Stored data entries:
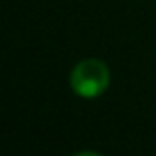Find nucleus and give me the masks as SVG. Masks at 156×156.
Instances as JSON below:
<instances>
[{"instance_id": "f257e3e1", "label": "nucleus", "mask_w": 156, "mask_h": 156, "mask_svg": "<svg viewBox=\"0 0 156 156\" xmlns=\"http://www.w3.org/2000/svg\"><path fill=\"white\" fill-rule=\"evenodd\" d=\"M69 81H71V89L79 97L93 99L109 87L111 71L101 59H83L73 67Z\"/></svg>"}]
</instances>
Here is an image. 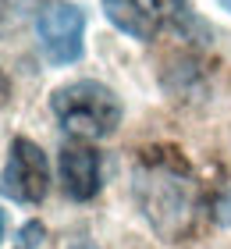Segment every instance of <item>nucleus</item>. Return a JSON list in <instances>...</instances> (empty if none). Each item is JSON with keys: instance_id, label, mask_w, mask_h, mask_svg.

- Work to be completed
Make a numbered list of the lines from the start of the rows through the line containing "81H71V89L79 97L93 99L109", both included. Leave out blank lines and the pictures.

- In response
1. Find nucleus and give me the masks as SVG. Masks at 156×156.
2. Instances as JSON below:
3. <instances>
4. [{"instance_id": "f257e3e1", "label": "nucleus", "mask_w": 156, "mask_h": 156, "mask_svg": "<svg viewBox=\"0 0 156 156\" xmlns=\"http://www.w3.org/2000/svg\"><path fill=\"white\" fill-rule=\"evenodd\" d=\"M69 81H71V89L79 97L93 99L109 87L111 71L101 59H83L73 67Z\"/></svg>"}]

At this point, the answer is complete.